What is the understanding of commodities and commodities? Mainly refers to some typical material goods used for industrial and agricultural production or consumption and bought and sold in large quantities. Although these goods often exist in the circulation of the whole market, we should know that they are often not retail. For example, in the financial investment market, bulk commodities refer to those commodities that can be homogenized, traded and widely used as industrial basic raw materials. These commodities are mainly divided into three categories, one is energy commodities, the other is basic raw materials, and the third is agricultural and sideline products, which means crude oil, steel, iron ore, coal, non-ferrous metals and so on are all commodities.
Because there are many kinds of commodities in the world, one commodity futures after another will often be formed: but it should be noted here that no exchange has all kinds of commodity futures in the world. Mainly because the scope of bulk futures is very wide, just like eggs and apples have futures markets, and they are all commodities. But careful observation shows that there is no corresponding futures contract for other meats on the market. Combined with the above, we have made some comments on the characteristics of bulk commodities, and the general principles are mainly divided into the following points:
First, commodities are often those we are familiar with, that is, commodities with a very large transaction volume. Because these commodities will have a great scale effect, futures contracts in the market are often a form to balance the price fluctuations caused by such commodities.
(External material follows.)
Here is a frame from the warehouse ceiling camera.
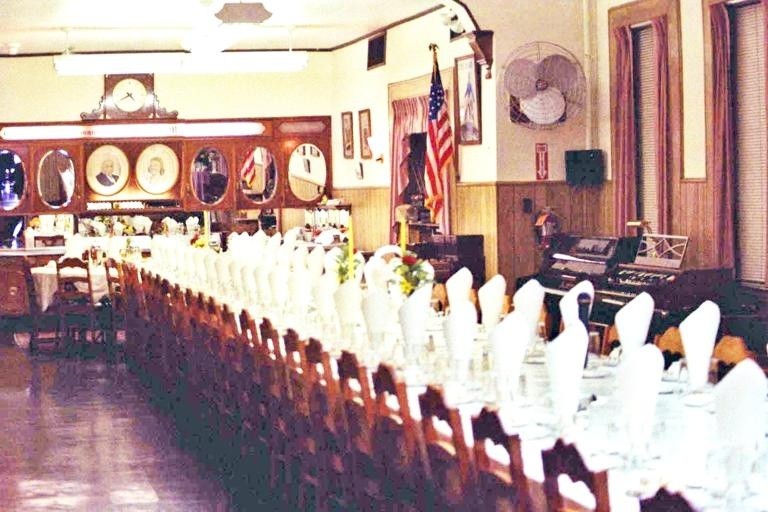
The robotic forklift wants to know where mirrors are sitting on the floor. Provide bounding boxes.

Second, price fluctuation is one of the most important characteristics of commodities, because traders with large price fluctuations often need to use forward prices to determine the existing prices to avoid the risks brought by these prices.
Third, one of the characteristics of commodities, as well as the very large supply demand, is mainly because the function of the futures market is mainly based on the premise that both the supply and demand sides of commodities participate in transactions extensively, and the existence of commodities can form authoritative prices.
Fourth, bulk commodities are very easy to be classified and standardized, which means that futures contracts generally stipulate the quality standards of delivery commodities in advance, otherwise it will be difficult to standardize. Commodities must be easy to store and transport, because commodity futures are long-term delivery commodities, and these characteristics can often ensure the smooth delivery of physical futures.
The following picture shows the K-line chart of Shenzhen Stock Exchange:
This article ends the introduction of commodities here. I hope the above content is helpful to you. After reading this article, please pay more attention to us if you want to know more about the basics of financial securities, such as the impact of raising interest rates. Thank you very much for reading this article.